:: Required work ::
Print exactly the lines from the line with "How much distance" to the last line of the data, please, both included.

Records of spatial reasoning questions
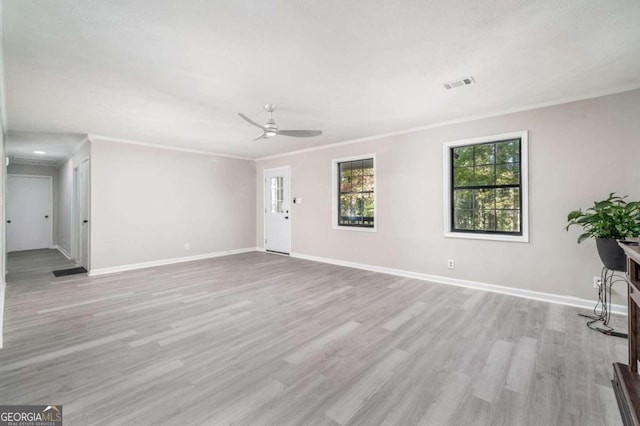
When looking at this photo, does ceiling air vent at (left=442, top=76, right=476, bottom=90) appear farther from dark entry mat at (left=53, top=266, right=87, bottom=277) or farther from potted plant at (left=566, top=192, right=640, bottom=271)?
dark entry mat at (left=53, top=266, right=87, bottom=277)

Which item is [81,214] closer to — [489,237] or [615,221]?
[489,237]

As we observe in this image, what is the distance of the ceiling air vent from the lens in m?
2.85

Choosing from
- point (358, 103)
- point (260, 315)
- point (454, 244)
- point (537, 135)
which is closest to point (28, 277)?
point (260, 315)

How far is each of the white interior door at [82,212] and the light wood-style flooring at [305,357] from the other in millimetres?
1463

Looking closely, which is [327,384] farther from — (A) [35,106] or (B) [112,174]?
(B) [112,174]

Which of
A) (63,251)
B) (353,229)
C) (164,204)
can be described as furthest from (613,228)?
(63,251)

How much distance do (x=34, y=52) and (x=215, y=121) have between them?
203cm

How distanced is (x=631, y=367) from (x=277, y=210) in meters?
6.12

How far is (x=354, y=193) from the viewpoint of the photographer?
A: 559cm

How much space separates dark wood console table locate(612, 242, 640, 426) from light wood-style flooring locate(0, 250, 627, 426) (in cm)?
8

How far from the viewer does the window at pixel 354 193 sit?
533 cm

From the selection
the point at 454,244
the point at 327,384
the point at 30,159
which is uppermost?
the point at 30,159

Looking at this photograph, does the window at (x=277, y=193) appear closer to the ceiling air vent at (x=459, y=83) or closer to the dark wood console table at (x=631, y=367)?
the ceiling air vent at (x=459, y=83)

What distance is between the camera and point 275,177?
7031mm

:: Written response ::
How much distance do (x=34, y=52) and (x=215, y=121) have between them?
203cm

How distanced is (x=631, y=367) from (x=277, y=210) in meters?
6.12

How far is (x=354, y=193) from the viewpoint of the photographer?
A: 559cm

How much space separates dark wood console table locate(612, 242, 640, 426) from light wood-style flooring locate(0, 250, 627, 426) (in cm)?
8

How far from the viewer does the window at pixel 354 193 sit?
533 cm

From the selection
the point at 454,244
the point at 327,384
the point at 30,159
which is uppermost?
the point at 30,159

Looking at this photograph, does the window at (x=277, y=193) appear closer to the ceiling air vent at (x=459, y=83) or closer to the dark wood console table at (x=631, y=367)?
the ceiling air vent at (x=459, y=83)

What distance is between the camera and point 275,177?
7031mm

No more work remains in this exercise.